***** The data

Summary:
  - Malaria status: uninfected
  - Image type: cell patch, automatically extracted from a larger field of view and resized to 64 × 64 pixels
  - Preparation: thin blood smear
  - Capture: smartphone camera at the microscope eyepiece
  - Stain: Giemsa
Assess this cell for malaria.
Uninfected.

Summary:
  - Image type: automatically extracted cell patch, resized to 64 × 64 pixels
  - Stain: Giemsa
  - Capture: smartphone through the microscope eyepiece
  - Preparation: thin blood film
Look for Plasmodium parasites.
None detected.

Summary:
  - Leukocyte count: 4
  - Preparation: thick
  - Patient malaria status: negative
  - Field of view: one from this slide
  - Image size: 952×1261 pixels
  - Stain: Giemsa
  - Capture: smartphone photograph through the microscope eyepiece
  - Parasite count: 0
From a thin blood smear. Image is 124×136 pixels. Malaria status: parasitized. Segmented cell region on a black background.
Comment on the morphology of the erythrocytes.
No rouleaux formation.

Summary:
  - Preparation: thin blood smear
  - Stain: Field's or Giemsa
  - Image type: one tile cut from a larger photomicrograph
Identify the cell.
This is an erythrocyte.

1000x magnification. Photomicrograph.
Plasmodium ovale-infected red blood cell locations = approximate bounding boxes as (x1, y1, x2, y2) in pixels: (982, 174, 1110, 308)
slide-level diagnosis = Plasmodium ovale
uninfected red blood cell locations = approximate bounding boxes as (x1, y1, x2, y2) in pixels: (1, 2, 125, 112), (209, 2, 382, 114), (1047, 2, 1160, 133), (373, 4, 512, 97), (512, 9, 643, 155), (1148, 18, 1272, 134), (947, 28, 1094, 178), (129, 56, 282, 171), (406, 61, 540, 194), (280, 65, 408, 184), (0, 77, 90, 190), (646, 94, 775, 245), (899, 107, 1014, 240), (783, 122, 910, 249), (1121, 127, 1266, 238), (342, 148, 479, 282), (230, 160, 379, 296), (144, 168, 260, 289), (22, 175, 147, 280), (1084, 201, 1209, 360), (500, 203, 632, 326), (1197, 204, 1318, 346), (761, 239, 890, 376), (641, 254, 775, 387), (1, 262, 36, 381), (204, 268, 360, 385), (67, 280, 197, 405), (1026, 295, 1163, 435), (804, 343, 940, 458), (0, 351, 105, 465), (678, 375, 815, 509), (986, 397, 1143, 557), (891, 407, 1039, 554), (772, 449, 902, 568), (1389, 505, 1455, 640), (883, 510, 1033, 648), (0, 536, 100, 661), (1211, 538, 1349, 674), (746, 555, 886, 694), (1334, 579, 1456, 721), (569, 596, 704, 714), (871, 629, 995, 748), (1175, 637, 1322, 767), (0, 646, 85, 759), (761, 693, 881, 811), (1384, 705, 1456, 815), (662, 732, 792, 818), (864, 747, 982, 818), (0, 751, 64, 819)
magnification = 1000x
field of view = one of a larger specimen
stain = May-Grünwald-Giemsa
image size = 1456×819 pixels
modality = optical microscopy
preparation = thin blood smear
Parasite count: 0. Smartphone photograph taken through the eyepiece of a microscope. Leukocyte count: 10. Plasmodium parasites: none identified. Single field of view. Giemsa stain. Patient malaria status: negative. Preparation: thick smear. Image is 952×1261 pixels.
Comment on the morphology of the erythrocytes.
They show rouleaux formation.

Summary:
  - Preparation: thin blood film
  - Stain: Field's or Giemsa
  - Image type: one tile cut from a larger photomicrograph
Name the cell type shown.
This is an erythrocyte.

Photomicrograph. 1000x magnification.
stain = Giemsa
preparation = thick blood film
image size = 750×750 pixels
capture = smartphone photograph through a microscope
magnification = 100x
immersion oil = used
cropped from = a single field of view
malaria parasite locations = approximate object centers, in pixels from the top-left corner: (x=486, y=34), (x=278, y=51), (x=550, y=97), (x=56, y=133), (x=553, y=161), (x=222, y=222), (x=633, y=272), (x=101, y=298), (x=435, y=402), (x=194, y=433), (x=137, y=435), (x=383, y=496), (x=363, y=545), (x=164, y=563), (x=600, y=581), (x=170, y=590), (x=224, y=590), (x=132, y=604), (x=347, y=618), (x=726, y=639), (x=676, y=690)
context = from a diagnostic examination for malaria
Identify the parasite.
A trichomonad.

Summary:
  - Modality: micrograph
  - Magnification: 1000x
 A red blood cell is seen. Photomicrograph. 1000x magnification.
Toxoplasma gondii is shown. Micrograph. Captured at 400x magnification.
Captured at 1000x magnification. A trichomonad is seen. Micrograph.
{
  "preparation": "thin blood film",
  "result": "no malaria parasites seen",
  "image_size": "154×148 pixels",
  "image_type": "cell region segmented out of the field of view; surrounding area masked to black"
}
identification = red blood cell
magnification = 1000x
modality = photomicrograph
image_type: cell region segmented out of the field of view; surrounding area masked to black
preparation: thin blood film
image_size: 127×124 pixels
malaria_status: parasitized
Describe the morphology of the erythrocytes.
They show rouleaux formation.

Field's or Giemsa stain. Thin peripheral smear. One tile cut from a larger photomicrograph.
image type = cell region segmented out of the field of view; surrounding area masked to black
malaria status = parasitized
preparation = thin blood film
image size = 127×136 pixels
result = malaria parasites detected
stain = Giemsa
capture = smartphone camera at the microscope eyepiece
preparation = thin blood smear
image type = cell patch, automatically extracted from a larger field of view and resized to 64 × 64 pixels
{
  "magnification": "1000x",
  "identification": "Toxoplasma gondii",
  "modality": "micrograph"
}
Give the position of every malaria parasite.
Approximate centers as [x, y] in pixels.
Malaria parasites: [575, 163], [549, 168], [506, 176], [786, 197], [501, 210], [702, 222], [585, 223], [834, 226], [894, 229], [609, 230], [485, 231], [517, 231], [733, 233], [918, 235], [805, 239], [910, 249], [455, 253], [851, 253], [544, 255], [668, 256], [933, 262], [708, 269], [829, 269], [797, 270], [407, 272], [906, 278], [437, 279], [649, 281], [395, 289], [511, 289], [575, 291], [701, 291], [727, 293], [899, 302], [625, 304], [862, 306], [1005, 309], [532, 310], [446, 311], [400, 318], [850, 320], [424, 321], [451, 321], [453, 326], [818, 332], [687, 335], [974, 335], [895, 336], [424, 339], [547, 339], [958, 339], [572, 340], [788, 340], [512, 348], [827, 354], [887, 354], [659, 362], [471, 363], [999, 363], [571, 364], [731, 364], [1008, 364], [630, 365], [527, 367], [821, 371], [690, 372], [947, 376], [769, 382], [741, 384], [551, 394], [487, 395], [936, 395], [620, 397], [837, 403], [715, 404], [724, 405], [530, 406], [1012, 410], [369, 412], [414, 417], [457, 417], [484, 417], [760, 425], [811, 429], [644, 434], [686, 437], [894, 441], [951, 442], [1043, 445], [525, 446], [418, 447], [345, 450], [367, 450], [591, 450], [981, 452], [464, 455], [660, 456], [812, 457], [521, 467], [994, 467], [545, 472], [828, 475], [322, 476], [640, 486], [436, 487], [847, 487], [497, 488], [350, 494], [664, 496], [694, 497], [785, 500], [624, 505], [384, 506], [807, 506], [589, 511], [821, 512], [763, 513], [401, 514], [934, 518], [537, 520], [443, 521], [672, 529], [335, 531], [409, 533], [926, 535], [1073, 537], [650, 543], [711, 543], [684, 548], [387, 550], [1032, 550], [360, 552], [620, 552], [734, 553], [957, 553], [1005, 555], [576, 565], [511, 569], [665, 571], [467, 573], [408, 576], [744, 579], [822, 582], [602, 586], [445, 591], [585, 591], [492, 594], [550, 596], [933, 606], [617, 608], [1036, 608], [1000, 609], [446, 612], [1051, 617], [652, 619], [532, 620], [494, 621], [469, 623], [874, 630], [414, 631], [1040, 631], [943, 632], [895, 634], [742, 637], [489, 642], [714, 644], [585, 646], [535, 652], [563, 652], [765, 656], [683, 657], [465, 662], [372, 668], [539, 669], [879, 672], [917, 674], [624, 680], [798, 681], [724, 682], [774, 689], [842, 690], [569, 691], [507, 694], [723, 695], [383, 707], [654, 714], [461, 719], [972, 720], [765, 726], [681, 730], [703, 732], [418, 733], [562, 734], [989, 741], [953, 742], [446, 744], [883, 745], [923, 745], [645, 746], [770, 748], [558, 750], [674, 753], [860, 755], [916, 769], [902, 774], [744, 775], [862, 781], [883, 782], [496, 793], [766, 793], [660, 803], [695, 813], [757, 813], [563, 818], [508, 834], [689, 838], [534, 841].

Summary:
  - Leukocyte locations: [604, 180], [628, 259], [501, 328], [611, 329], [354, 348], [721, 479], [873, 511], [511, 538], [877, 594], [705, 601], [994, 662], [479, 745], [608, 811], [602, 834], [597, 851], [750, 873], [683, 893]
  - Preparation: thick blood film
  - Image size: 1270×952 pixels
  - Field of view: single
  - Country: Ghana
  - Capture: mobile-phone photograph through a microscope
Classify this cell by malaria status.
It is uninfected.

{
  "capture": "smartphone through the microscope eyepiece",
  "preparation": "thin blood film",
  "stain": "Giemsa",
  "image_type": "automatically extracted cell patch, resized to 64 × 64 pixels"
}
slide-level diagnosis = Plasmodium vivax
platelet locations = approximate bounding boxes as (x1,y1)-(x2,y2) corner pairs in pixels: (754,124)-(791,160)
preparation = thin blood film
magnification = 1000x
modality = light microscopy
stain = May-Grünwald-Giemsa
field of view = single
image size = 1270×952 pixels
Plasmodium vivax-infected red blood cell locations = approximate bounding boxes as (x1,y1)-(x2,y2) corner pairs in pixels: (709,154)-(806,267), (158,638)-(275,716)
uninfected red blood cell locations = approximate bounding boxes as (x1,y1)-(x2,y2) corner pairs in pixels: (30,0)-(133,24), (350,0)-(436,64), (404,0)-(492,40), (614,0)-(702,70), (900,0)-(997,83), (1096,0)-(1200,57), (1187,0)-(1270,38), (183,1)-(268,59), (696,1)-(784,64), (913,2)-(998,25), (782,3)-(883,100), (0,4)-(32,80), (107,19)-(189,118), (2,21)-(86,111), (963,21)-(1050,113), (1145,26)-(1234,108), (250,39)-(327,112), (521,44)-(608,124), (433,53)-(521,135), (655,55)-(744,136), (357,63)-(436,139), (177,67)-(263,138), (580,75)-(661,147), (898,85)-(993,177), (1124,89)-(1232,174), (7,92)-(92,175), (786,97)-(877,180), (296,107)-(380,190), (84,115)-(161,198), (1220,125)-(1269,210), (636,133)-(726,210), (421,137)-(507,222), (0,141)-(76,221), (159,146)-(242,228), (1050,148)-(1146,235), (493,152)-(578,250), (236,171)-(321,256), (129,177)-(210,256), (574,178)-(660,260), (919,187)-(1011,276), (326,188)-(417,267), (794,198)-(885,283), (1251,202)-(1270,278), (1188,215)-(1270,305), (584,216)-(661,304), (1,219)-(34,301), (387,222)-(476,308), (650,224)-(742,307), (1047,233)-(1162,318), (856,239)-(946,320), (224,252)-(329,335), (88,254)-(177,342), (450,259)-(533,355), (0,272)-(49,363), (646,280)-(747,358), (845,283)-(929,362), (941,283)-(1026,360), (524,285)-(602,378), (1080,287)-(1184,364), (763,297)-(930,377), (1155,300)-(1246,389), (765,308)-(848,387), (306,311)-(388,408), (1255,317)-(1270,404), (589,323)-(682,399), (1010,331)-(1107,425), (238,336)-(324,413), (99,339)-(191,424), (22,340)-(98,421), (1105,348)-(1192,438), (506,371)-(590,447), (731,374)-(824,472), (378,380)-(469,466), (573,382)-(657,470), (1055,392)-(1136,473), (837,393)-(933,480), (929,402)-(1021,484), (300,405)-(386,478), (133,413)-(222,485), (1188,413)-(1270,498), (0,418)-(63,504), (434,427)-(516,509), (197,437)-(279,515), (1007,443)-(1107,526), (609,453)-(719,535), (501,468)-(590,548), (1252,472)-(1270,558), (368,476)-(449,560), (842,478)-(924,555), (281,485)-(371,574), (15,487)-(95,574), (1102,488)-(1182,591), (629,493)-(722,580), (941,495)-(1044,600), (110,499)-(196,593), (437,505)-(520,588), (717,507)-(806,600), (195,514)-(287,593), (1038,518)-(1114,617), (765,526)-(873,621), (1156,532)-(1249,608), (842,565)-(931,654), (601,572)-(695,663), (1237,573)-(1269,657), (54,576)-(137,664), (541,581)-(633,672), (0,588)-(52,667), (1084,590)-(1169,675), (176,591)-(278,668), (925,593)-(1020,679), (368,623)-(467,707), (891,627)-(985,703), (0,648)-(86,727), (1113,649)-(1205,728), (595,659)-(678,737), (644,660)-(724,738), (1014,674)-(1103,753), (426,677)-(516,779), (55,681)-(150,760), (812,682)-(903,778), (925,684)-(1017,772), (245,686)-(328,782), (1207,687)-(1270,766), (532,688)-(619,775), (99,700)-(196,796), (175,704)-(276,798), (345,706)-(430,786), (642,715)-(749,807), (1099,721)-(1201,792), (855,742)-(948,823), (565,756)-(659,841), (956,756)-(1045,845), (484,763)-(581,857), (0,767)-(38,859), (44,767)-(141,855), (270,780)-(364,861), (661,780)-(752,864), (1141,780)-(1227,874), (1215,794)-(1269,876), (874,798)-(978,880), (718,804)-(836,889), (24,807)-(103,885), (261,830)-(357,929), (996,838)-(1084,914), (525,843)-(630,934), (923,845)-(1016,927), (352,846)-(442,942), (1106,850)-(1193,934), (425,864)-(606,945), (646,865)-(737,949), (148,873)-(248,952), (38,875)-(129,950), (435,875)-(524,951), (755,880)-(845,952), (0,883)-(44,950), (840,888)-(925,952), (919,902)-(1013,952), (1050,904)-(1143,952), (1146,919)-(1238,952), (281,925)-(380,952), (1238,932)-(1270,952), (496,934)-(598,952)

**********

● Problem description
Check each line of the records for the string "patch" and copy those that have it.

● Your response
  - Image type: cell patch, automatically extracted from a larger field of view and resized to 64 × 64 pixels
  - Image type: automatically extracted cell patch, resized to 64 × 64 pixels
image type = cell patch, automatically extracted from a larger field of view and resized to 64 × 64 pixels
  "image_type": "automatically extracted cell patch, resized to 64 × 64 pixels"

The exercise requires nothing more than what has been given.